**INSTRUCTIONS FOR THE TASK**: For the listing below, print exactly the lines from the line with "Colored eggs - Five" to the line with "red box: red", both included, and nothing beyond them.

**MATERIAL FOR THIS TASK**:
#####
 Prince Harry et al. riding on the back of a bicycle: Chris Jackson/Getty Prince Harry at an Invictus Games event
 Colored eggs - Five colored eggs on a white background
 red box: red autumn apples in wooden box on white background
#####
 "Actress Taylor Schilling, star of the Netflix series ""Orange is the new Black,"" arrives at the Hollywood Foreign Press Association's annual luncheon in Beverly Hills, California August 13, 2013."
#####
**RESPONSE TO THIS TASK**:
 Colored eggs - Five colored eggs on a white background
 red box: red autumn apples in wooden box on white background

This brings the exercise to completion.